The statement aligns with the company’s broader defense of dynamic pricing, which it argues reflects a healthy, competitive market. Yet for public-sector buyers who rely on transparency and accountability, constant fluctuations amount to an accountability nightmare. Procurement officials are often unaware of how prices are determined and cannot anticipate future costs or justify why two departments paid vastly different sums for the same product.
The Case for Greater Oversight
At the heart of the issue lies a lack of consistent oversight and regulation in technology-driven marketplaces. The opacity of algorithmic pricing makes it nearly impossible to audit costs effectively. Public procurement laws, which require fairness and transparency, were never designed for systems where artificial intelligence dictates prices in real time based on proprietary logic shielded from scrutiny.

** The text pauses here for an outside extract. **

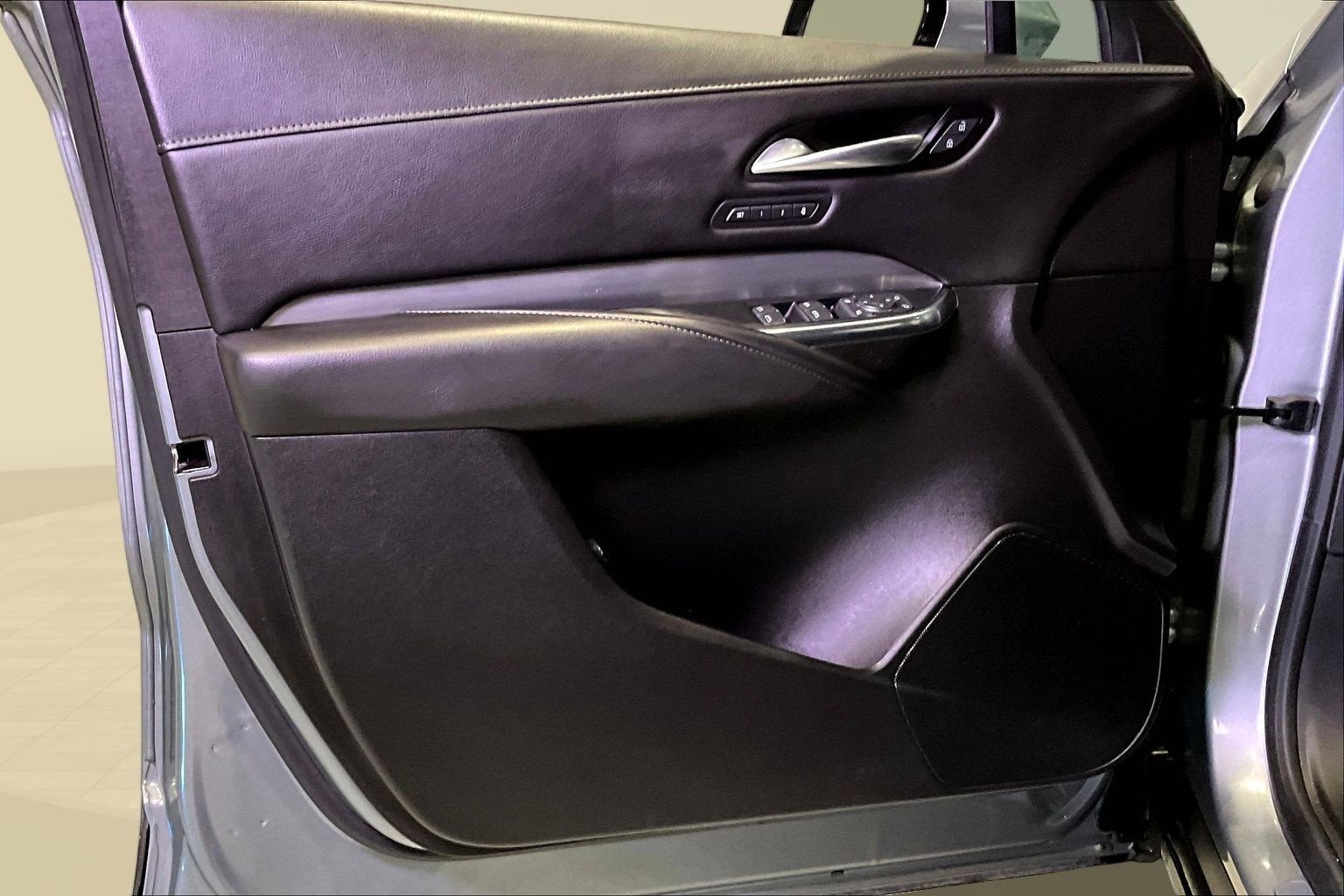 2024 Cadillac XT4 AWD Premium Luxury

Experts argue that reform is needed to prevent AI-driven procurement from undermining public trust. Solutions could include mandatory price disclosures from large platform vendors, independent auditing of procurement algorithms, or hybrid procurement models that balance convenience with oversight.

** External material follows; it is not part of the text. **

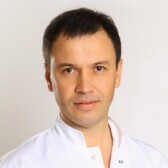 Уразбахтин Ильдар Раисович, имплантолог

Rebuilding Local Accountability
Ultimately, ILSR’s study underscores a growing tension between convenience and control. By shifting government purchasing from competitive local markets to algorithmic global platforms, public institutions may be trading short-term efficiency for long-term dependency. What once fostered open competition and local enterprise has become a black box in which costs shift invisibly — and accountability fades with every click.
For school districts already struggling with tight budgets, the repercussions are clear: every inflated stapler, overpriced pen, and mystery markup represents dollars diverted from classrooms into corporate systems with little public oversight. While Amazon’s partnerships may remain appealing on the surface, the report’s findings raise a critical question — should taxpayer-funded procurement be governed by algorithms that prioritize profit over transparency? If the study’s evidence is any guide, the true price of convenience may ultimately be much higher than anyone expected.